Maybe you can help me with the remedial math. I understand how you got to the percentage, however the odds do not match up for me. Let me walk through what I did, and if you could tell me where I went astray I'd appreciate it.

I took the odds to make the set on each card and added them together (ie. 50 cards left in the deck minus 2 cards for outs gets me to 48-2)....(1/24)+(1/23.5)+(1/23) and I got 7.83-1 to make a set.

SExyBeast
04-01-2003, 08:28 PM
or put another way pp in the hole ur about 8-1 shot to make set /forums/images/icons/grin.gif gl hf

BruceZ
04-03-2003, 07:50 AM
I took the odds to make the set on each card and added them together (ie. 50 cards left in the deck minus 2 cards for outs gets me to 48-2)....(1/24)+(1/23.5)+(1/23) and I got 7.83-1 to make a set.

There are several problems here. First of all, 48-2 odds is not 1/24, it is 2/50 = 1/25. Second of all, this sum adds up to 1 IN 7.83, but that is 6.83-1. Third of all, the second term cannot be 2/47 = 1/23.5 because this is just the probability of making a set on the 2nd card when you miss it on the 1st card. You have to multiply that by the probability that we also didn't make it on the 1st card as pudley did above. This still would include full houses. You can also break it down as I did.
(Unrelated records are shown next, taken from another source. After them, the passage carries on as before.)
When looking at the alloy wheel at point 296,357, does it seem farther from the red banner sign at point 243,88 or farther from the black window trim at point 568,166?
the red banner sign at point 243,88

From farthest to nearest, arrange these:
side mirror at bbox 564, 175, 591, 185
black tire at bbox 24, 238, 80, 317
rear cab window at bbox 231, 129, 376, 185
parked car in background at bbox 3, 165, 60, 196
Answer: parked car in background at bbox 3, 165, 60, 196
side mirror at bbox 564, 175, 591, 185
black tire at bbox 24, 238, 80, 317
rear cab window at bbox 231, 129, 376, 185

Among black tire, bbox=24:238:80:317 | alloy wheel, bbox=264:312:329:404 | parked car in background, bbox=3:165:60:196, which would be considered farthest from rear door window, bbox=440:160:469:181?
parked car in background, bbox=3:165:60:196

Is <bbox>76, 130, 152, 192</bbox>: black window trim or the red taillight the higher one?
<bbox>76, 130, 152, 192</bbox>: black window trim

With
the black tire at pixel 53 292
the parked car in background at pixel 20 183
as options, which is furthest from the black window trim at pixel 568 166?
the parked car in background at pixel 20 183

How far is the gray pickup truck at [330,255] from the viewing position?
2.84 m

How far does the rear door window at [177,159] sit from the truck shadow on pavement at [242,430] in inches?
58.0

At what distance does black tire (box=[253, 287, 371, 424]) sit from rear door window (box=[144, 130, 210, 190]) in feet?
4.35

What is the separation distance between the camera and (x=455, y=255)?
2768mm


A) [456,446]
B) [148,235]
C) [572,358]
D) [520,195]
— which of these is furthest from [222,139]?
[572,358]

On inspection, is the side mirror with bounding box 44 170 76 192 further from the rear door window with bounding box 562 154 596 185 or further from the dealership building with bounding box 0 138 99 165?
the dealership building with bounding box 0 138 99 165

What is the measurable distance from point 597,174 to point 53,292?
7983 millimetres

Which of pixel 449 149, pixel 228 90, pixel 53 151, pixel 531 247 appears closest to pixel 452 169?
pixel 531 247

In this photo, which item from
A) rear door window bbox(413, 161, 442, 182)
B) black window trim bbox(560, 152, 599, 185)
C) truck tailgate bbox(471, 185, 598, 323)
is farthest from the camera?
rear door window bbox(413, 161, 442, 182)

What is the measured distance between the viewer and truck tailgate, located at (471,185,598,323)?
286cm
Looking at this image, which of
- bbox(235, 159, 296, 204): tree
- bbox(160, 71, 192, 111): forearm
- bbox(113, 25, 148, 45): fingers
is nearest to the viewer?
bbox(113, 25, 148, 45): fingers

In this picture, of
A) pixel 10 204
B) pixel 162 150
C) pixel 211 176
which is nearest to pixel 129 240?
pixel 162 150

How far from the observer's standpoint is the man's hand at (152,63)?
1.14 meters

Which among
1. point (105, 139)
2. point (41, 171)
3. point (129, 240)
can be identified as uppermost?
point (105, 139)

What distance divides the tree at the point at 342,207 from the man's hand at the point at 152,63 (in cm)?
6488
Here's another way to do this. Before the flop, the probability of making a set any given card is 2/50. If we take 3 times this or 2/50 + 2/50 + 2/50 = 6/50, that would be the probability of making it on any of the 3 cards, except that we would be double counting all the times we make quads because when we add the second 2/50, that counts all the times we make quads on cards 2 and 1 which we already counted, and when we add the third 2/50, that counts all the times we make quads on cards 3 and 1 and on cards 3 and 2 which we already counted. Since all quads are counted twice, we can subtract the probability of making quads, which we found above is 0.245%. So 6/50 - 0.245% = 11.76% or 7.5-1 for a set or better.